Key configuration options in `config_instruct.yaml`:

### Data Configuration
```yaml
data:
  train_jsonl: "path/to/your/train.jsonl"
  eval_jsonl: "path/to/your/eval.jsonl"  # optional
  eval_split_ratio: 0.1  # if no eval file provided
  
  # Field names in your data
  instruction_field: "instruction"
  input_field: "input"
  output_field: "output"
  
  # Formatting
  format_type: "chatml"  # "chatml" | "alpaca" | "custom"
  system_prompt: "You are a helpful assistant."
  
  # Tokenization
  max_length: 2048
```

### Training Configuration
```yaml
train:
  max_steps: 100
  num_train_epochs: 3
  per_device_train_batch_size: 1
  gradient_accumulation_steps: 16
  learning_rate: 5e-5
  # ... other training parameters
```

## Usage

### Basic Usage
```bash
python run_instruct.py --config config_instruct.yaml
```

### Merge Only (after training)
```bash
python run_instruct.py --config config_instruct.yaml --merge-only
```

## Example Data Format

See `instruct_data.jsonl` for examples of the expected data format.
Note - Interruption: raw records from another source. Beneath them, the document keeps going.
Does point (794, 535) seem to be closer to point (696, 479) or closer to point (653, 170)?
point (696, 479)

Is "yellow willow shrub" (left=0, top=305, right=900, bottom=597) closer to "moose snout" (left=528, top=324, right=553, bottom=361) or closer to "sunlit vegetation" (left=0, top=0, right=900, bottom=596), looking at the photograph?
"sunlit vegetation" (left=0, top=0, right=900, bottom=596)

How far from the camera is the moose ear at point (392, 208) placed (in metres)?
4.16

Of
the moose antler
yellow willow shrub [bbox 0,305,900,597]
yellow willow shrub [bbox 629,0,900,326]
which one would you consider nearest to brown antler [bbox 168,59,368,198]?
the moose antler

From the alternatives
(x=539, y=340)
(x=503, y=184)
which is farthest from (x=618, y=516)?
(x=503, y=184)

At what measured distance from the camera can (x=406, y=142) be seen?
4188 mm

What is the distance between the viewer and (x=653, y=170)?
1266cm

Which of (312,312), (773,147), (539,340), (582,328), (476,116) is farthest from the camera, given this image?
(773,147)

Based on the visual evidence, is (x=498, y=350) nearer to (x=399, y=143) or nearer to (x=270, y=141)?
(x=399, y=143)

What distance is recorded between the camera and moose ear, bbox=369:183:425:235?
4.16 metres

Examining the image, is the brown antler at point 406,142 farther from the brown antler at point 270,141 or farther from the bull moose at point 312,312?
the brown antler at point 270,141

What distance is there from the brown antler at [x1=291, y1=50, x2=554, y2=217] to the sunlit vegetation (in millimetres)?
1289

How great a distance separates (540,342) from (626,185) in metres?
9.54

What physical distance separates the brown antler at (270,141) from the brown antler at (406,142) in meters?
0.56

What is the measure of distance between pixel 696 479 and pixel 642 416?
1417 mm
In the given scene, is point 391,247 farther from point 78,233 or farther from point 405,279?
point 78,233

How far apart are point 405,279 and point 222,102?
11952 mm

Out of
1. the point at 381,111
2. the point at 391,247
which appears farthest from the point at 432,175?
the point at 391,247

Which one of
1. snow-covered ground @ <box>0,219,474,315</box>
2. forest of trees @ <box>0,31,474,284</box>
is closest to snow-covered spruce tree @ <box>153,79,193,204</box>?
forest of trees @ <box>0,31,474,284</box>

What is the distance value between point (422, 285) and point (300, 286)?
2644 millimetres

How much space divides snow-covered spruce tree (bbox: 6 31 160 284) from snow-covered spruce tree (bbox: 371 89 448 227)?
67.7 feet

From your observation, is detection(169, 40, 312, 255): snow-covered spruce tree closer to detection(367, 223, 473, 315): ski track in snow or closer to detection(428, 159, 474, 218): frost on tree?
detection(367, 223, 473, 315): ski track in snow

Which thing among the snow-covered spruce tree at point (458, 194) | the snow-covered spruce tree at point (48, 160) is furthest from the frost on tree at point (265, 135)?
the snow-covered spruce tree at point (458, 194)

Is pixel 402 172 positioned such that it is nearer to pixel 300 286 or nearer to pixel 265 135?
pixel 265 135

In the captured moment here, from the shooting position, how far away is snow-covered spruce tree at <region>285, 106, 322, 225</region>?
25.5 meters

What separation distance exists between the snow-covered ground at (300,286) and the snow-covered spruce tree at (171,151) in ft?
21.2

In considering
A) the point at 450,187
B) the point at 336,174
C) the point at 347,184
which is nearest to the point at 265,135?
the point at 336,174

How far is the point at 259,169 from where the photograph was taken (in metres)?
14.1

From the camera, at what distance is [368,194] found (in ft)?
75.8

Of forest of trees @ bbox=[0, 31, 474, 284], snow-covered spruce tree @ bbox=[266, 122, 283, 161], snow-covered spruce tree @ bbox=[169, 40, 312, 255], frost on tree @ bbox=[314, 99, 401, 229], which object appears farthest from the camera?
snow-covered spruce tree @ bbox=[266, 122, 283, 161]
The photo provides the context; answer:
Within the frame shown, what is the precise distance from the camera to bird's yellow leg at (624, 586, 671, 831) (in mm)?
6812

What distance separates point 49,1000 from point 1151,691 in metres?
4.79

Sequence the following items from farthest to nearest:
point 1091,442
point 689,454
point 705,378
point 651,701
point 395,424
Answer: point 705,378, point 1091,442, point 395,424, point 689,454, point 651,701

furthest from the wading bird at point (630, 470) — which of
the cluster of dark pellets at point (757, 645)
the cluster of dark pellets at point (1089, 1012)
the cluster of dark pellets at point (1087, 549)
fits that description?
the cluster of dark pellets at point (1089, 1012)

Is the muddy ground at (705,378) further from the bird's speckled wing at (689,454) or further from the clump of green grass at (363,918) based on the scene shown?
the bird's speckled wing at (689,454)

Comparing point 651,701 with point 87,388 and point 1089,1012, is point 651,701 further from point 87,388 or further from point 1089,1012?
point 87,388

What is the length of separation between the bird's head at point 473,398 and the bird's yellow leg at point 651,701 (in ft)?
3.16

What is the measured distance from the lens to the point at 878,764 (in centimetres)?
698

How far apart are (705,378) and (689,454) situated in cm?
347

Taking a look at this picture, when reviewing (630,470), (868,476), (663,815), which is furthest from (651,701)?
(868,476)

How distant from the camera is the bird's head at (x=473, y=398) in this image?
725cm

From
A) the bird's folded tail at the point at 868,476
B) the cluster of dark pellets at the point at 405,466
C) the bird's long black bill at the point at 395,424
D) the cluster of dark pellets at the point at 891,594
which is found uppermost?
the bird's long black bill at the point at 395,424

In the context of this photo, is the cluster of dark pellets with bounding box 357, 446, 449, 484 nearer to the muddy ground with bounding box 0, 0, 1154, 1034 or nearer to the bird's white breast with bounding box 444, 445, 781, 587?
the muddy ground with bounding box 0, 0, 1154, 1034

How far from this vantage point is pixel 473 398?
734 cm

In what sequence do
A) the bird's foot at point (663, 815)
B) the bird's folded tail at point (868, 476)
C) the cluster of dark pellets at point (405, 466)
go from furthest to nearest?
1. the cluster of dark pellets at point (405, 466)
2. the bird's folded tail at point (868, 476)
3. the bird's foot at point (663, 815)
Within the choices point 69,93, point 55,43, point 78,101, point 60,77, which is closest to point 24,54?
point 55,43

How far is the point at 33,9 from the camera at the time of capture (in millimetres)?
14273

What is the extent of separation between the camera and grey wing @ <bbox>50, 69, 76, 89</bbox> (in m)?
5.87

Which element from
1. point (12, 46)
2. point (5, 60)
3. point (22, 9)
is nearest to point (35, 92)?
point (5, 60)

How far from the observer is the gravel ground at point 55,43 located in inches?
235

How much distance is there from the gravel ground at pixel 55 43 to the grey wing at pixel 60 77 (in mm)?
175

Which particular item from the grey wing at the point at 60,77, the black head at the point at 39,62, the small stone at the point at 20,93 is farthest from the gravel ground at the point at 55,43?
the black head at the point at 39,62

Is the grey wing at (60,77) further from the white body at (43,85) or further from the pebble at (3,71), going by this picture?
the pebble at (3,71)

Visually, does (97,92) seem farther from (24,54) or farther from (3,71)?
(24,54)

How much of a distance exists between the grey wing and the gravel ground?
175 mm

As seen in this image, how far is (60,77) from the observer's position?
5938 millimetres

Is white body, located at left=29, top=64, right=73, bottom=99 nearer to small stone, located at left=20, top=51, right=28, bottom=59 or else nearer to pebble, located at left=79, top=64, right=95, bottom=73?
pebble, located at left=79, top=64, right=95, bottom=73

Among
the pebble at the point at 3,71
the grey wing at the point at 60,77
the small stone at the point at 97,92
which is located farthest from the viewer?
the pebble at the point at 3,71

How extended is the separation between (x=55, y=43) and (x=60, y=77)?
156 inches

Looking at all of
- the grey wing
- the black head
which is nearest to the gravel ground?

Here are a few examples:

```json
{"instruction": "What is the capital of France?", "input": "", "output": "The capital of France is Paris."}

{"instruction": "Translate the following English text to French.", "input": "Hello, how are you today?", "output": "Bonjour, comment allez-vous aujourd'hui?"}

{"instruction": "Write a Python function that calculates factorial.", "input": "", "output": "def factorial(n):\n    if n < 0:\n        raise ValueError(...)"}
```

## Key Features

1. **Multiple Format Support**: ChatML, Alpaca, and custom templates
2. **Flexible Field Mapping**: Configure custom field names for your data
3. **Proper Loss Masking**: Only computes loss on the response portion
4. **PEFT/LoRA Support**: Efficient fine-tuning with LoRA
5. **Evaluation Support**: Automatic evaluation split or separate eval file
6. **Checkpointing**: Resume training from checkpoints
7. **Model Merging**: Merge trained adapters with base model

## Best Practices

1. **Data Quality**: Ensure your instruction-response pairs are high-quality and consistent
2. **Format Consistency**: Use the same format for training and inference
3. **System Prompts**: Choose appropriate system prompts for your use case
4. **Token Length**: Set appropriate `max_length` based on your model and data
5. **Batch Size**: Adjust batch size and gradient accumulation based on your GPU memory

## Troubleshooting

### Common Issues

1. **CUDA Out of Memory**: Reduce batch size or enable 4-bit quantization
2. **Slow Training**: Increase `gradient_accumulation_steps` or reduce `max_length`
3. **Poor Quality**: Check data format consistency and quality
4. **Tokenizer Issues**: Ensure your model has proper chat template support

### Debug Mode
Add logging to see formatted examples:
```python
# In format_instruction function, add:
print(f"Formatted: {formatted_text}")
```

## File Structure

```
CPT/
├── run_instruct.py          # Main instruction fine-tuning script
├── config_instruct.yaml     # Configuration file
├── instruct_data.jsonl      # Example instruction data
├── README_instruct.md       # This documentation
└── runs/                    # Training outputs
    └── instruct_run_v1/
        ├── logs/
        ├── checkpoints/
        ├── best_adapter/
        └── final_model/
```

## Migration from CPT

To migrate from the original CPT script:

1. Convert your text data to instruction format
2. Update your configuration file
3. Choose appropriate formatting options
4. Adjust training parameters (instruction fine-tuning typically needs fewer steps)

The script maintains the same CLI interface and most configuration options for easy migration.